== Tarea ==
Responda, con base en el texto seleccionado sobre el confinamiento:
(a) ¿En qué lugar de Coyoacán se cubrió el paro del 15M?
(b) ¿En qué porcentaje llegó a reducirse el movimiento en las calles en un mes?
(c) ¿Hasta cuándo se extiende la cuarentena anunciada por el doctor Hugo López-Gatell?

== Texto seleccionado ==
────────────────

Los fines de semana ya no se sienten liberadores. El ambiente es desolador. Desde que tenía seis años voy al centro de Coyoacán cada tanto a dar la vuelta, me deleita observar la concurrencia, que a cierta hora de la tarde se convierte en tumulto, los espectáculos de artistas callejeros en el histórico quiosco, un escenario vivo y lleno de riqueza cultural. Siempre me ha fascinado ese lugar. En el quiosco cubrí el paro del 15M, que fue inspirado por el movimiento de los indignados en España, en este espacio también tomé mis primeras clases de baile de la vida y presenté obras de teatro como parte de cursos de verano a los que mis padres me inscribían para “entretenerme” durante las seis semanas de vacaciones que teníamos en el Colegio cuando era una estudiante de primaria. Ahora, ese mismo quiosco luce rodeado por cintas amarillas de precaución. Donde había niños corriendo persiguiendo palomas ahora hay un guardia con una mascarilla que prohíbe el paso. ¿Qué pasará con los niños que viven este confinamiento? “Es el mejor “qué bueno que no tengo hijos” de la historia”, leí en un post en redes sociales. Los padres se dividen entre enfrentar sus sentimientos de ansiedad, dar clases a sus hijos, entretenerlos, tratar de trabajar (si es que la crisis no les ha arrebatado sus actividades laborales), e intentar explicar a los menores lo que está sucediendo, aunque nadie tenga idea en realidad de lo que está pasando.
Llamados a ponerle fin a las medidas de confinamiento se han hecho en el mundo. Y México no ha sido la excepción. El llamado se hizo en voz de un conductor en horario estelar, mismo que pertenece a una empresa que obliga a sus empleados a seguir asistiendo a pesar de haberse reportado casos de Covid19 e incluso muertes en las oficinas de Grupo Salinas. Lo que contrasta con el decremento del movimiento en las calles, que en un mes se redujo hasta un 70%. “Aguanten seis semanas más”, suplica el Subsecretario de Prevención de la Salud, el doctor Hugo López-Gatell, al anunciar una extensión de la cuarentena hasta mediados de mayo.
El confinamiento nos ha puesto en una introspección profunda antes ignorada: un momento obligado a convivir con nosotros mismos, sin distracciones ni el ruido del consumismo, porque no hay a donde más salir ni con nadie más que convivir afuera. Una vida de contemplación es la que nos espera en las próximas semanas, aún más intensa, aún más profunda, aún más confrontadora. Esa misma confrontación personal que se convertirá en nuestra liberación individual.

────────────────

Entradas del conjunto de datos:
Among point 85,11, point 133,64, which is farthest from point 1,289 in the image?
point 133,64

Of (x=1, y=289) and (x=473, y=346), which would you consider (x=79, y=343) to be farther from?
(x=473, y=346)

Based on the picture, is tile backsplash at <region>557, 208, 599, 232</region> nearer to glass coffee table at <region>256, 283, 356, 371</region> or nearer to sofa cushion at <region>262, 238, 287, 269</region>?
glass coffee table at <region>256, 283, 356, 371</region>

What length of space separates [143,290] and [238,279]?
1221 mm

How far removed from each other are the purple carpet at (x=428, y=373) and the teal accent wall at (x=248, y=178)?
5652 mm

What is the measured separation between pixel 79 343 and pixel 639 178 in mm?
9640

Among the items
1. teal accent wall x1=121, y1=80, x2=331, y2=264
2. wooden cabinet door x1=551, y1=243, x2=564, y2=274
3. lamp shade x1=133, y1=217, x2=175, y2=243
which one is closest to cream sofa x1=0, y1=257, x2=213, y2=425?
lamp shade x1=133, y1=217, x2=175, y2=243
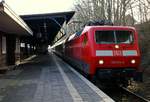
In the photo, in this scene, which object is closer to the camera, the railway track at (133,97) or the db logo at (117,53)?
the railway track at (133,97)

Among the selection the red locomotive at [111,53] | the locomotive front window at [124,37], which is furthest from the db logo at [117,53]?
the locomotive front window at [124,37]

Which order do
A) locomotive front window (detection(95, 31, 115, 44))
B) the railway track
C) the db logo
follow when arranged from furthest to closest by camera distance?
locomotive front window (detection(95, 31, 115, 44)) → the db logo → the railway track

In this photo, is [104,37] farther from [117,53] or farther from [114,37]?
[117,53]

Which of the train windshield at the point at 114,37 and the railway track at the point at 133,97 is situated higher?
the train windshield at the point at 114,37

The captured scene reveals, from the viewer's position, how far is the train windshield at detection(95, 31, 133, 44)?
18312 mm

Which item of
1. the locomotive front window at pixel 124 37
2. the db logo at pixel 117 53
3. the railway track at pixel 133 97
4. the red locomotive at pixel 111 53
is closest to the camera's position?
the railway track at pixel 133 97

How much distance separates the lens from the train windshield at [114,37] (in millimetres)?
18312

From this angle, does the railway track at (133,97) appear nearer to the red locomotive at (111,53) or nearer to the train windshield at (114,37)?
the red locomotive at (111,53)

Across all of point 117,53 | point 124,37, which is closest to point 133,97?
point 117,53

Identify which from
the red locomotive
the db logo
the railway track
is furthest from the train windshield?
the railway track

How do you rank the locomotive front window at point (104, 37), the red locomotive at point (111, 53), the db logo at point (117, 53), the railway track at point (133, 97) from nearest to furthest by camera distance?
the railway track at point (133, 97) → the red locomotive at point (111, 53) → the db logo at point (117, 53) → the locomotive front window at point (104, 37)

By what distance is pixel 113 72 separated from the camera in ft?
58.4

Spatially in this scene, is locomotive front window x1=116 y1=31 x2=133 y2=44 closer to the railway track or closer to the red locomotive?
the red locomotive

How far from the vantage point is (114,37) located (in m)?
18.5
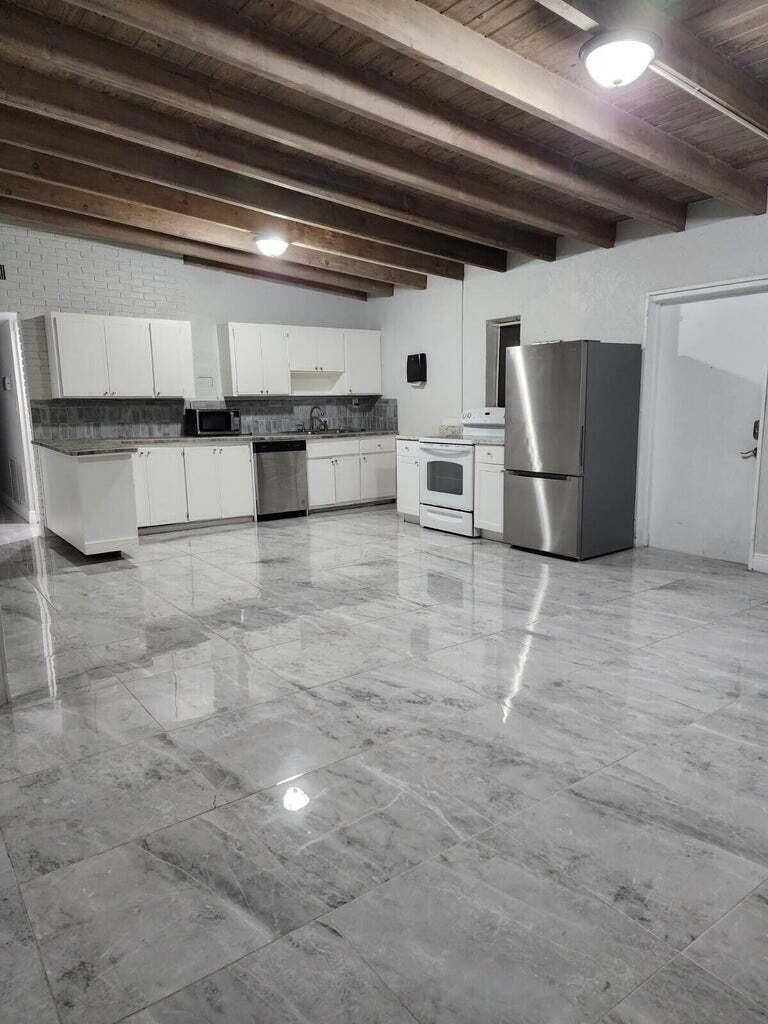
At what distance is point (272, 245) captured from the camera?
5.63 m

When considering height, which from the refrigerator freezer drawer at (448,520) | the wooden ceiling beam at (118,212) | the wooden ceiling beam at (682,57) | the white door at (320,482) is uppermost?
the wooden ceiling beam at (118,212)

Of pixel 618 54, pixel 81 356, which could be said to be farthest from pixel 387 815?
pixel 81 356

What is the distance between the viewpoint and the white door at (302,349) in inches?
290

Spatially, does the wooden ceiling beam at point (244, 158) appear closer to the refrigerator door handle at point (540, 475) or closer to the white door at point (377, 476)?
the refrigerator door handle at point (540, 475)

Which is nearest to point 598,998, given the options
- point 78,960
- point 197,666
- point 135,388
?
point 78,960

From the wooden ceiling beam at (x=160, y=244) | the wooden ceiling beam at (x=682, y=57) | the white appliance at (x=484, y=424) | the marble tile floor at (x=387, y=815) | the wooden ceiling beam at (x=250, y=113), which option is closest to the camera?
the marble tile floor at (x=387, y=815)

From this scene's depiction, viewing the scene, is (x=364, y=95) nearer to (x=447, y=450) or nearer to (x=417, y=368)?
(x=447, y=450)

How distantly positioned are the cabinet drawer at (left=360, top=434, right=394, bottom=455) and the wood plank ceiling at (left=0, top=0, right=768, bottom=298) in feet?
7.76

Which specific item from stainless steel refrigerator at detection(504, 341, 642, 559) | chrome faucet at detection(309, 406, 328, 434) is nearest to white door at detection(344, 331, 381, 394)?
chrome faucet at detection(309, 406, 328, 434)

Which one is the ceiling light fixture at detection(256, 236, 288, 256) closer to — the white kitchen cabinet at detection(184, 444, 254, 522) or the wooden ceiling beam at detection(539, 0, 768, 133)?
the white kitchen cabinet at detection(184, 444, 254, 522)

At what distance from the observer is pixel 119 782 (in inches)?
87.5

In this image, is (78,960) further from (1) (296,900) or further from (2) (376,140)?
(2) (376,140)

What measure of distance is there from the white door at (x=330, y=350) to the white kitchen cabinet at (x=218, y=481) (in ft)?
4.88

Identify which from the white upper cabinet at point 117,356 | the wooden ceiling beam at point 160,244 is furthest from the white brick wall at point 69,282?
the white upper cabinet at point 117,356
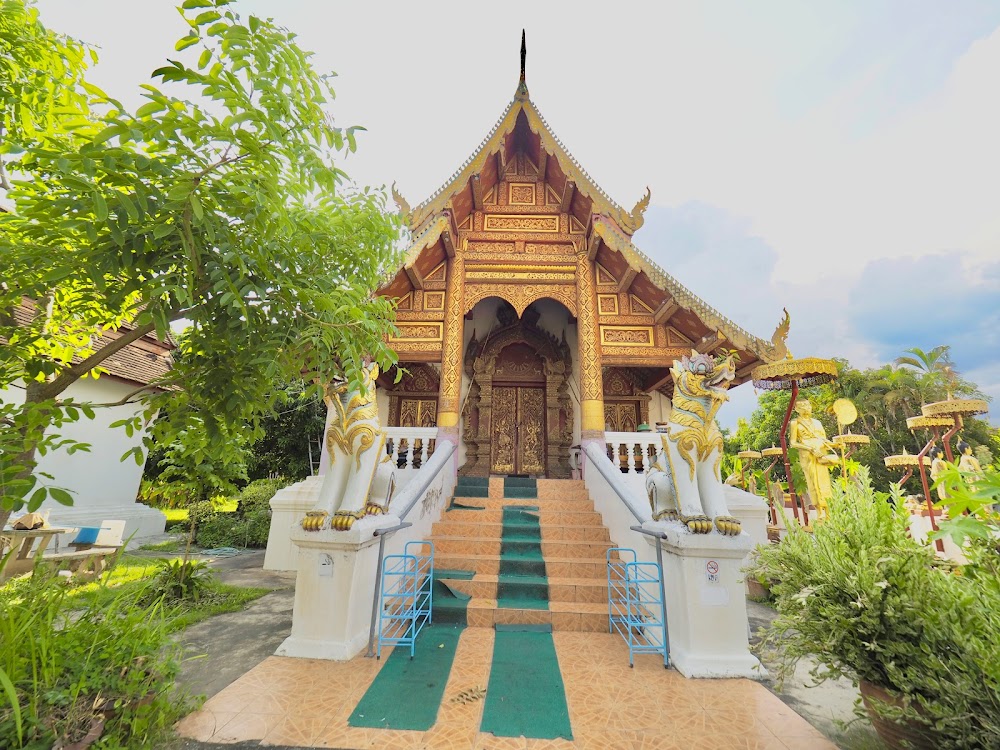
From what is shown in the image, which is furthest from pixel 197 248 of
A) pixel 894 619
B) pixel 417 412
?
pixel 417 412

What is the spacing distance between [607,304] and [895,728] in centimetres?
584

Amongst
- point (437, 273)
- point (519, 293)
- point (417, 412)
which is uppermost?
point (437, 273)

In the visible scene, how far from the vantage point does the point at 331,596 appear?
10.6 feet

────────────────

== Respuesta ==
(a) En el histórico quiosco del centro de Coyoacán.
(b) Hasta un 70%.
(c) Hasta mediados de mayo.